Data listing
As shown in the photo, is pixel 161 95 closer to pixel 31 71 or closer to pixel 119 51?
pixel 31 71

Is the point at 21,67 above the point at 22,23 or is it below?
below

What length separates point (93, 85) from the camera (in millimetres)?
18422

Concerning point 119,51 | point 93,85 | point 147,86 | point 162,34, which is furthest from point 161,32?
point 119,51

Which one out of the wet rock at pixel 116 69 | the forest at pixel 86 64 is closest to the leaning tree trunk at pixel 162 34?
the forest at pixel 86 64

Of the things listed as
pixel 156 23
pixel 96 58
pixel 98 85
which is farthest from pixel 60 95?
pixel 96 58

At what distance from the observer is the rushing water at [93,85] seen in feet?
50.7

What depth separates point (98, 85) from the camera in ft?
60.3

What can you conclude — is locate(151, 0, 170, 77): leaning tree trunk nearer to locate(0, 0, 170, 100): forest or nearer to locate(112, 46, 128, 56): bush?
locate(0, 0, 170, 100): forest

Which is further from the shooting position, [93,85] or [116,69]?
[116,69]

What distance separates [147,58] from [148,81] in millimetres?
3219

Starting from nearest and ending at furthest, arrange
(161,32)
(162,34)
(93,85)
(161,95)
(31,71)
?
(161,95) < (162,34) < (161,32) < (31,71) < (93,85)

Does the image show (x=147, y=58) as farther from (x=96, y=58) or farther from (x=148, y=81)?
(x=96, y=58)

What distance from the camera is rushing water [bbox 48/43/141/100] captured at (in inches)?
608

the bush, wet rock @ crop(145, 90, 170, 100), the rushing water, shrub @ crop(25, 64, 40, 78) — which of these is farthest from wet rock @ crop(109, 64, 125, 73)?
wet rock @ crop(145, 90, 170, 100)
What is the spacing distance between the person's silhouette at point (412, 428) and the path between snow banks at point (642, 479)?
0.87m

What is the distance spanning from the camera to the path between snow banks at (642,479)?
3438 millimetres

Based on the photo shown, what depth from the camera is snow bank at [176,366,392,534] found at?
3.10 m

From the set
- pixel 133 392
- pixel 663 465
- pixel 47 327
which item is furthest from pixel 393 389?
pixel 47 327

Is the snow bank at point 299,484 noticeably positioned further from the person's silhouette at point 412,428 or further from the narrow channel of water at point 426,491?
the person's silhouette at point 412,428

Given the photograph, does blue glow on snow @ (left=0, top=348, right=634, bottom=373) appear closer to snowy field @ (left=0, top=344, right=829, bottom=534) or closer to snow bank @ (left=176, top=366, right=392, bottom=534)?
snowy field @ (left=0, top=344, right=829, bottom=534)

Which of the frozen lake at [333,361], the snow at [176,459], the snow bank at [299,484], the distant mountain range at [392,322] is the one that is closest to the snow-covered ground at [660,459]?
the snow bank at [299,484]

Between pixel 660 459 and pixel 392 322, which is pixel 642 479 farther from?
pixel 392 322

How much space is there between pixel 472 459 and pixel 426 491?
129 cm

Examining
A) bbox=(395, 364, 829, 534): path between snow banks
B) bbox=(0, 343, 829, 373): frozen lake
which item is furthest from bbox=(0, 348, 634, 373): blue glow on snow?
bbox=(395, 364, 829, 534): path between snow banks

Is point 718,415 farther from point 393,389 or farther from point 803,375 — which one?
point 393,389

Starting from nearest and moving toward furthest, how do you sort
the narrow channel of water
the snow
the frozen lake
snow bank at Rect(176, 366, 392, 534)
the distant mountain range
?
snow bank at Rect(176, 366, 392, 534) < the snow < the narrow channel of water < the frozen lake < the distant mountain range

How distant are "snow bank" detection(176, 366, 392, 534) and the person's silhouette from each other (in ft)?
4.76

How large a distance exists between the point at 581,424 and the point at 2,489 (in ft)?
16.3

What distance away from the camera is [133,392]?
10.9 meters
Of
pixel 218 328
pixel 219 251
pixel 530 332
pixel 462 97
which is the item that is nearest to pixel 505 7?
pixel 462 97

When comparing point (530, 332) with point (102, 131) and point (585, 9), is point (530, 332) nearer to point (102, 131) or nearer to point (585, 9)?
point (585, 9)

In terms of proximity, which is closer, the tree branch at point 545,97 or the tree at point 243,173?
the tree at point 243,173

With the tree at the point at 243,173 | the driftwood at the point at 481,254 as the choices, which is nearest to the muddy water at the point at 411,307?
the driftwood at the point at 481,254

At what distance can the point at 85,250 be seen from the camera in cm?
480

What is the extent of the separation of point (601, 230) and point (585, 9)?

> _DO THIS_
Copy every line of the material above with no changes at all.

> _RESPONSE BELOW_
As shown in the photo, is pixel 161 95 closer to pixel 31 71 or closer to pixel 119 51?
pixel 31 71

Is the point at 21,67 above the point at 22,23 or is it below?
below

What length separates point (93, 85) from the camera (in millimetres)?
18422

Concerning point 119,51 | point 93,85 | point 147,86 | point 162,34, which is furthest from point 161,32?
point 119,51

Which one out of the wet rock at pixel 116 69 | the forest at pixel 86 64 is closest to the leaning tree trunk at pixel 162 34?
the forest at pixel 86 64

Of the things listed as
pixel 156 23
pixel 96 58
pixel 98 85
which is farthest from pixel 60 95?
pixel 96 58

At what distance from the observer is the rushing water at [93,85] seen in feet?
50.7

What depth separates point (98, 85) from the camera in ft?
60.3

What can you conclude — is locate(151, 0, 170, 77): leaning tree trunk nearer to locate(0, 0, 170, 100): forest or nearer to locate(112, 46, 128, 56): bush?
locate(0, 0, 170, 100): forest

Which is further from the shooting position, [93,85] or [116,69]?
[116,69]

What distance separates [147,58] from [148,81] in millimetres?
3219

Starting from nearest and ending at furthest, arrange
(161,32)
(162,34)
(93,85)
(161,95)
(31,71)
?
(161,95) < (162,34) < (161,32) < (31,71) < (93,85)

Does the image show (x=147, y=58) as farther from (x=96, y=58) or farther from (x=148, y=81)?
(x=96, y=58)

What distance from the camera is rushing water [bbox 48/43/141/100] captured at (in inches)?
608

the bush, wet rock @ crop(145, 90, 170, 100), the rushing water, shrub @ crop(25, 64, 40, 78) — which of these is farthest from wet rock @ crop(109, 64, 125, 73)?
wet rock @ crop(145, 90, 170, 100)
What is the spacing distance between the person's silhouette at point (412, 428) and the path between snow banks at point (642, 479)?
0.87m

What is the distance spanning from the camera to the path between snow banks at (642,479)?
3438 millimetres

Based on the photo shown, what depth from the camera is snow bank at [176,366,392,534] found at?
3.10 m

From the set
- pixel 133 392
- pixel 663 465
- pixel 47 327
which item is furthest from pixel 393 389?
pixel 47 327

Is the snow bank at point 299,484 noticeably positioned further from the person's silhouette at point 412,428 or further from the narrow channel of water at point 426,491?
the person's silhouette at point 412,428

Given the photograph, does blue glow on snow @ (left=0, top=348, right=634, bottom=373) appear closer to snowy field @ (left=0, top=344, right=829, bottom=534) or closer to snow bank @ (left=176, top=366, right=392, bottom=534)?
snowy field @ (left=0, top=344, right=829, bottom=534)

Which of the frozen lake at [333,361], the snow at [176,459], the snow bank at [299,484], the distant mountain range at [392,322] is the one that is closest to the snow-covered ground at [660,459]?
the snow bank at [299,484]

Between pixel 660 459 and pixel 392 322, which is pixel 642 479 farther from?
pixel 392 322

How much space is there between pixel 472 459 and pixel 426 491?
129 cm

Examining
A) bbox=(395, 364, 829, 534): path between snow banks
B) bbox=(0, 343, 829, 373): frozen lake
which item is furthest from bbox=(0, 348, 634, 373): blue glow on snow?
bbox=(395, 364, 829, 534): path between snow banks

Is point 718,415 farther from point 393,389 or farther from point 803,375 — which one?
point 393,389

Starting from nearest and moving toward furthest, how do you sort
the narrow channel of water
the snow
the frozen lake
snow bank at Rect(176, 366, 392, 534)
the distant mountain range
?
snow bank at Rect(176, 366, 392, 534) < the snow < the narrow channel of water < the frozen lake < the distant mountain range

How distant are "snow bank" detection(176, 366, 392, 534) and the person's silhouette from each other (in ft)?
4.76

How large a distance exists between the point at 581,424 and the point at 2,489 (in ft)?
16.3

What distance away from the camera is [133,392]?
10.9 meters
Of
pixel 218 328
pixel 219 251
pixel 530 332
pixel 462 97
which is the item that is nearest to pixel 505 7?
pixel 462 97

When comparing point (530, 332) with point (102, 131) and point (585, 9), is point (530, 332) nearer to point (102, 131) or nearer to point (585, 9)?
point (585, 9)

In terms of proximity, which is closer, the tree branch at point 545,97 or the tree at point 243,173?
the tree at point 243,173

With the tree at the point at 243,173 | the driftwood at the point at 481,254 as the choices, which is nearest to the muddy water at the point at 411,307?
the driftwood at the point at 481,254

At what distance can the point at 85,250 be seen from the camera in cm?
480

What is the extent of the separation of point (601, 230) and point (585, 9)?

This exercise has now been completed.